— Да, по одежкѣ протягивай ножки.
— Я-то бы радъ. Мнѣ ничего не нужно, — каморка, книга и, если выдержу экзаменъ, студенческій мундиръ.
— Да, да… барышни-привередницы, — заговорилъ Степанъ Михайловичъ, — а барыня деликатная, можно сказать, фарфоровая: динь-динь! и разбилась.
— Она и такъ разбилась, — сказалъ Сережа съ какою-то отчаянною тихостью въ голосѣ, — а завтра я долженъ сказать ей, что квартира взята и надо переѣзжать. Все уже уложено, т.-е. то, что мы беремъ съ собою.
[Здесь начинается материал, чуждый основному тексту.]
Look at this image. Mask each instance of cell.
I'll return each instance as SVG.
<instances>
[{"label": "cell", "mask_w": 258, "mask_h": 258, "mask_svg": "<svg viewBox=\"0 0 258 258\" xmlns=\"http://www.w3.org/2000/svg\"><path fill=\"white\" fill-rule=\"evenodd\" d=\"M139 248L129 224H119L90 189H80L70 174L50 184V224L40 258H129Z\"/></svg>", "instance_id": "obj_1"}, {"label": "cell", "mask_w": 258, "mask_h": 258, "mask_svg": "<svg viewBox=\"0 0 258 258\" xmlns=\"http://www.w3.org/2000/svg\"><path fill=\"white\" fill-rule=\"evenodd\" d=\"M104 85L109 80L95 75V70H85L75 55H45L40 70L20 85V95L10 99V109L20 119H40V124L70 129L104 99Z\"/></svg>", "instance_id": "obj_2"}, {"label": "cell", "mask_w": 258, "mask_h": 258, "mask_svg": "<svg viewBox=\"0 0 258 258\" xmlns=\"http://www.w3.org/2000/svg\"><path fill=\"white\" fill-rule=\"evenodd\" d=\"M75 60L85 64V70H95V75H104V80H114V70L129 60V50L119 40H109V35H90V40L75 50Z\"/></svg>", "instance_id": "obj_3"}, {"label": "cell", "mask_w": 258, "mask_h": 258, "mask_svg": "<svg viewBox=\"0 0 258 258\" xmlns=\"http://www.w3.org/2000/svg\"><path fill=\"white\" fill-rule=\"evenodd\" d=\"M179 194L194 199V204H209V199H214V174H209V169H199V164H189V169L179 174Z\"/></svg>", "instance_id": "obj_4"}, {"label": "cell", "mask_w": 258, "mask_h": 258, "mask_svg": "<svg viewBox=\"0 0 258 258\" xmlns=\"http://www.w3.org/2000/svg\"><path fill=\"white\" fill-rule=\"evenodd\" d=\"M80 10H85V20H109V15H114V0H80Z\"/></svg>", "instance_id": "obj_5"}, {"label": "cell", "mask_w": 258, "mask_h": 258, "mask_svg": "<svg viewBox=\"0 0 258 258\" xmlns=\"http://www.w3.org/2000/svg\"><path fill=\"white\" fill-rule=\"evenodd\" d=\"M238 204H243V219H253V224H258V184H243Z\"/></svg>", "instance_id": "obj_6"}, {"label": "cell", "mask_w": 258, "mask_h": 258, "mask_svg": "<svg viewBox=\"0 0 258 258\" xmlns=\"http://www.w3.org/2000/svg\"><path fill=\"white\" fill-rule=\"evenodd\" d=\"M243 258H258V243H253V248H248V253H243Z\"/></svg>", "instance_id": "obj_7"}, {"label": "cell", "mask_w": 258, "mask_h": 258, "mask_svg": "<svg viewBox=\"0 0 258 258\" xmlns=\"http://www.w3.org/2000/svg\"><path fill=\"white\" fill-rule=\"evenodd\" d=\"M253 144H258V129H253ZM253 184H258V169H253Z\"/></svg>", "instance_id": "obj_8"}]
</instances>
Остальное остается здѣсь — продано.
— Нѣтъ, Ракитинъ сказалъ, что онъ купилъ имѣніе, а движимость сохранитъ, какъ опекунъ, до вашего совершеннолѣтія. Это съ его стороны очень хорошо!
— Я благодаренъ, но боюсь, мнѣ это совсѣмъ не… по праву…
— Что не по нраву? Чего боитесь?
— Лишнихъ обязательствъ; я не могу снести мысли, что мы живемъ на его счетъ вотъ уже три мѣсяца, что онъ купилъ имѣніе по дорогой цѣнѣ… Если бы не мама, я бы ни за что не согласился, и пускай бы продали все съ молотка.
— Нашлись покупатели и на сторонѣ, — сказалъ Казанскій, — только Ракитинъ ни за что не хотѣлъ упустить Знаменскаго, такъ какъ Софья Сидоровна очень ужъ это самое Знаменское любитъ. На это его добрая воля.
— Я очень радъ, что Знаменское досталось Сонѣ, если ужъ мама и сестры должны его лишиться. Я не знаю, какъ сказать maman: она еще не знаетъ, что Знаменское продано.
— И не говорите теперь, зачѣмъ? Успѣетъ узнать; притомъ она у васъ такая… такая… какъ бы это сказать, блаженная, что ли… въ дѣлахъ мірскихъ несвѣдуща.
— А вы, Степанъ Михайловичъ? Что рѣшили? Вы куда?
— Я, батенька, когда въ университетъ сдамъ васъ, то найму квартирку, хибарочку, около васъ и буду давать уроки. Мнѣ обѣщано мѣсто адъюнкта въ университетѣ, лишь только я защищу свою диссертацію, а она написана, благодаря вашему батюшкѣ.
— Какъ папа?
— А кто же мнѣ всѣ книги выписывалъ въ продолженіе двухъ лѣтъ, даже дорогія книги, и мнѣ ихъ въ счетъ моего жалованья не ставилъ? Я ему обязанъ и крѣпко люблю его. Буду жить подлѣ васъ и навѣдываться къ вамъ всякій день, пока не надоѣмъ. Вамъ будетъ не мало горя.
— Больше горя быть не можетъ, — сказалъ Сережа. — На насъ свалились всѣ несчастія.
— Терпи, казакъ, — атаманъ будешь, говоритъ умная малороссійская поговорка, — сказалъ Степанъ Михайловичъ съ претензіей на шутку, но она удалась плохо, и его лицо тоже, какъ и блѣдное лицо Сережи, не прояснилось. — Такъ-то, терпи, милый, впереди много воды подъ мостъ утечетъ.
„Да, да“, — сказалъ про себя Степанъ Михайловичъ, когда Сережа ушелъ къ себѣ, — „какъ-то онъ, бѣдняга, справится съ убитой горемъ матерью и себялюбивыми, строптивыми сестрами".